Name | adlfs JSON |
Version |
2024.7.0
JSON |
| download |
home_page | None |
Summary | Access Azure Datalake Gen1 with fsspec and dask |
upload_time | 2024-07-22 12:10:33 |
maintainer | None |
docs_url | None |
author | None |
requires_python | >=3.8 |
license | BSD |
keywords |
file-system
dask
azure
|
VCS |
|
bugtrack_url |
|
requirements |
No requirements were recorded.
|
Travis-CI |
No Travis.
|
coveralls test coverage |
No coveralls.
|
Filesystem interface to Azure-Datalake Gen1 and Gen2 Storage
------------------------------------------------------------
[![PyPI version shields.io](https://img.shields.io/pypi/v/adlfs.svg)](https://pypi.python.org/pypi/adlfs/)

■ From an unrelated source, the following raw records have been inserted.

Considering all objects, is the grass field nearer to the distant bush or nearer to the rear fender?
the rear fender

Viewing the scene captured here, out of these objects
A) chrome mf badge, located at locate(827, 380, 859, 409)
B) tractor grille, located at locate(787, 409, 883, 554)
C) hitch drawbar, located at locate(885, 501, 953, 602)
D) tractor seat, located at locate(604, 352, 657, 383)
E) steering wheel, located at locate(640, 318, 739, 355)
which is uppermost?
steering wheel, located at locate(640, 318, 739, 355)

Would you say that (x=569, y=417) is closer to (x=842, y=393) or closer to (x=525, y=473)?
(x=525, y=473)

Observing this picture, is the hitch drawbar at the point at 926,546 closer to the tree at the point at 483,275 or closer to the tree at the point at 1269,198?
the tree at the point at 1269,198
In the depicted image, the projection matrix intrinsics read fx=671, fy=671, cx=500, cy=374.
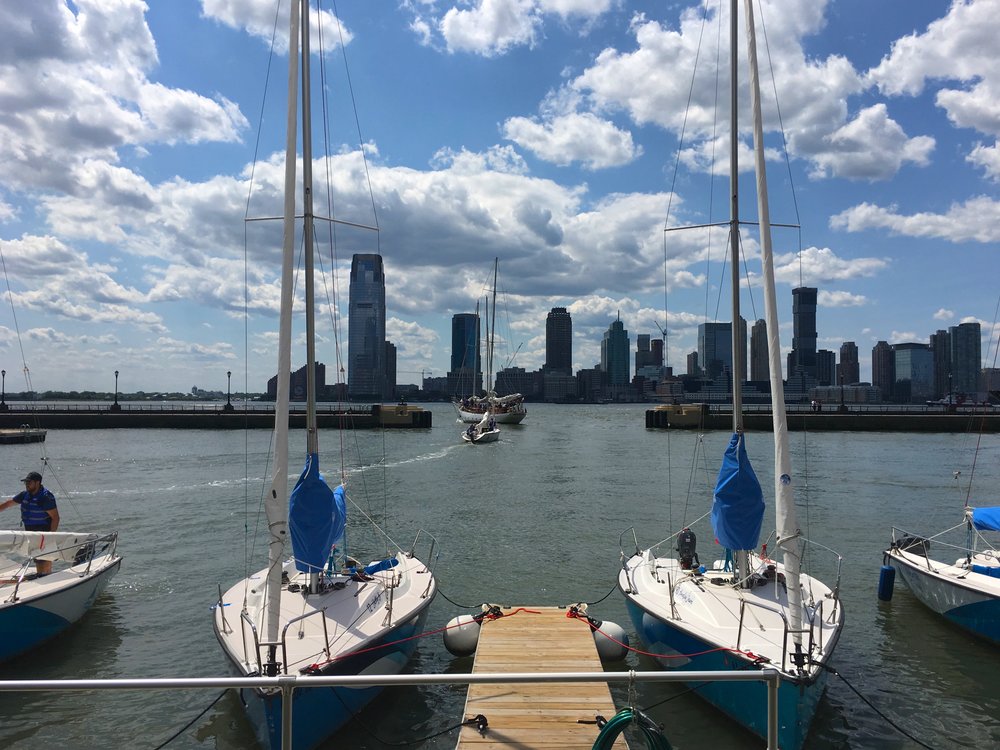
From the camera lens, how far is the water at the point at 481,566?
→ 34.3 ft

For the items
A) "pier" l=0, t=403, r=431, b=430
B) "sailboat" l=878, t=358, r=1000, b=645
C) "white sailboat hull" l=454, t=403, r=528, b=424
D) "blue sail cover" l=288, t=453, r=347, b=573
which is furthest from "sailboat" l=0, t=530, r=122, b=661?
"white sailboat hull" l=454, t=403, r=528, b=424

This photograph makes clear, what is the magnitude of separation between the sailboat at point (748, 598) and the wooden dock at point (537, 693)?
1.41 m

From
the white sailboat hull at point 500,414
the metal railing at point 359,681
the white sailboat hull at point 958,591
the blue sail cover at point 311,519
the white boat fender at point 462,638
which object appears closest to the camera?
the metal railing at point 359,681

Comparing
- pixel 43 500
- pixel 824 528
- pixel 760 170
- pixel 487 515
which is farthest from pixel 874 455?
pixel 43 500

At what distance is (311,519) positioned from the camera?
10797 millimetres

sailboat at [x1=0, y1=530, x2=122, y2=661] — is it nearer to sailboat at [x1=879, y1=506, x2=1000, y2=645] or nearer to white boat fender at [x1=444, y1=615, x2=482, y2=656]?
white boat fender at [x1=444, y1=615, x2=482, y2=656]

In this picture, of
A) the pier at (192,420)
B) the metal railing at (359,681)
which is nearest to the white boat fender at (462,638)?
the metal railing at (359,681)

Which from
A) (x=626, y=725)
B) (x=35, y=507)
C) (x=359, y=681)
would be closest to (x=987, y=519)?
(x=626, y=725)

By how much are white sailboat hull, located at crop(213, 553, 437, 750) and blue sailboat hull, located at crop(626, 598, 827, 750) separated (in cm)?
403

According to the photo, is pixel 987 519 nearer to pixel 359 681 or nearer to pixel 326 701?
pixel 326 701

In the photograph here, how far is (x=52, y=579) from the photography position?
13383 mm

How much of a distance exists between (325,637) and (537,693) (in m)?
3.00

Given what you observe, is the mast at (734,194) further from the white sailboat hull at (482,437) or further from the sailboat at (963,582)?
the white sailboat hull at (482,437)

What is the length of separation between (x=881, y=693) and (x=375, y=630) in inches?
344
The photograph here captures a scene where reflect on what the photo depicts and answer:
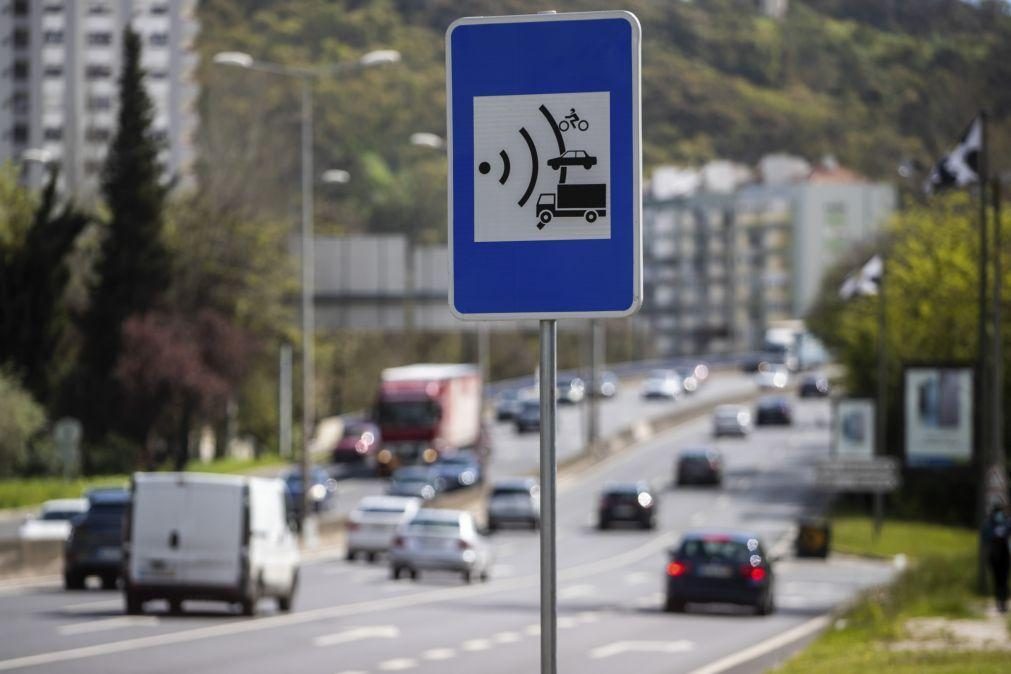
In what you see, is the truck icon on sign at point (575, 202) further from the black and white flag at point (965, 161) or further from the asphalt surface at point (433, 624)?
the black and white flag at point (965, 161)

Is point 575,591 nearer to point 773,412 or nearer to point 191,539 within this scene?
point 191,539

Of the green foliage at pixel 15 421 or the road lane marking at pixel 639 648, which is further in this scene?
the green foliage at pixel 15 421

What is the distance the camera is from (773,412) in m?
112

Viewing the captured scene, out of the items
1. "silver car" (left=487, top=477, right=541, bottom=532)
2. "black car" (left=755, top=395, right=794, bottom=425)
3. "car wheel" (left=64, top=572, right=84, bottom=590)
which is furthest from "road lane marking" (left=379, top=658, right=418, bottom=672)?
Answer: "black car" (left=755, top=395, right=794, bottom=425)

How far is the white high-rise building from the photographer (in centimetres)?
14012

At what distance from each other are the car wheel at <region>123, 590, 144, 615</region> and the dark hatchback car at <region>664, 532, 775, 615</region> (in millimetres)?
9130

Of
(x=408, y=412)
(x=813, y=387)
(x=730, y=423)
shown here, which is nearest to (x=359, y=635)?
(x=408, y=412)

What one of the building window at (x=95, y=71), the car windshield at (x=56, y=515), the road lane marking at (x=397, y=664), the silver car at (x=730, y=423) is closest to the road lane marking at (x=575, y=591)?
the car windshield at (x=56, y=515)

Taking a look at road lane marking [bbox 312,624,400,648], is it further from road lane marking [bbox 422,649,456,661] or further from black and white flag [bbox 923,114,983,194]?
black and white flag [bbox 923,114,983,194]

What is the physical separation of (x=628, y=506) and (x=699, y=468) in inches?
704

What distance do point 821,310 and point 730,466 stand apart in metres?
30.4

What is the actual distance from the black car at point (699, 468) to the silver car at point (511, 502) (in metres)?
19.9

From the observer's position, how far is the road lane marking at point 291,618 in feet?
75.2

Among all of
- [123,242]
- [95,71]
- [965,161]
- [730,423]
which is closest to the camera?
[965,161]
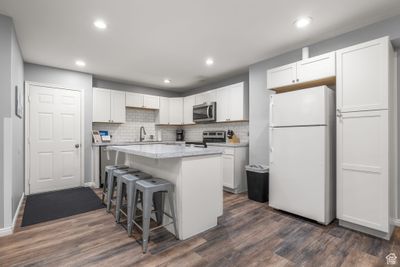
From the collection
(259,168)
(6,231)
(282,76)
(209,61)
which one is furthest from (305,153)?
(6,231)

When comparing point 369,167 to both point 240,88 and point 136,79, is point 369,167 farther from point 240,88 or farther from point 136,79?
point 136,79

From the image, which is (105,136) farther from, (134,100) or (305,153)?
(305,153)

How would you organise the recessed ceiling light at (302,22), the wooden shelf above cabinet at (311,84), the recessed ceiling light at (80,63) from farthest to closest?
the recessed ceiling light at (80,63) < the wooden shelf above cabinet at (311,84) < the recessed ceiling light at (302,22)

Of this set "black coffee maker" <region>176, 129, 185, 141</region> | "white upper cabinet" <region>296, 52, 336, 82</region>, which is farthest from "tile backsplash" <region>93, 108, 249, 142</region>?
"white upper cabinet" <region>296, 52, 336, 82</region>

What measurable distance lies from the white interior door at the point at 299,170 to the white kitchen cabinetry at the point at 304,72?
71 centimetres

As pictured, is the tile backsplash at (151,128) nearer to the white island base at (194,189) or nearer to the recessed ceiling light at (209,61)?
the recessed ceiling light at (209,61)

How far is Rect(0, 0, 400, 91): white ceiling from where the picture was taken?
2.12 meters

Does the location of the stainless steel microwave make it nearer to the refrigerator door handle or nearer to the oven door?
the oven door

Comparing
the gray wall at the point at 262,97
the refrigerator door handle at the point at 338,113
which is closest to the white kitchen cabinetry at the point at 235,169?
the gray wall at the point at 262,97

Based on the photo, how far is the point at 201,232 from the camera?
7.59 ft

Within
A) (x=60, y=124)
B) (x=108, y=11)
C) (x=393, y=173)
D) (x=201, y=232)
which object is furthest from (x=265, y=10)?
(x=60, y=124)

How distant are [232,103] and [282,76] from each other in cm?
146

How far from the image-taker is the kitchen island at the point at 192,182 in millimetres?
2150

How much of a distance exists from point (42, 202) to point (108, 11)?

[![Latest conda-forge version](https://img.shields.io/conda/vn/conda-forge/adlfs?logo=conda-forge)](https://anaconda.org/conda-forge/aldfs)
Quickstart
----------
This package can be installed using:
`pip install adlfs`
or
`conda install -c conda-forge adlfs`
The `adl://` and `abfs://` protocols are included in fsspec's known_implementations registry
in fsspec > 0.6.1, otherwise users must explicitly inform fsspec about the supported adlfs protocols.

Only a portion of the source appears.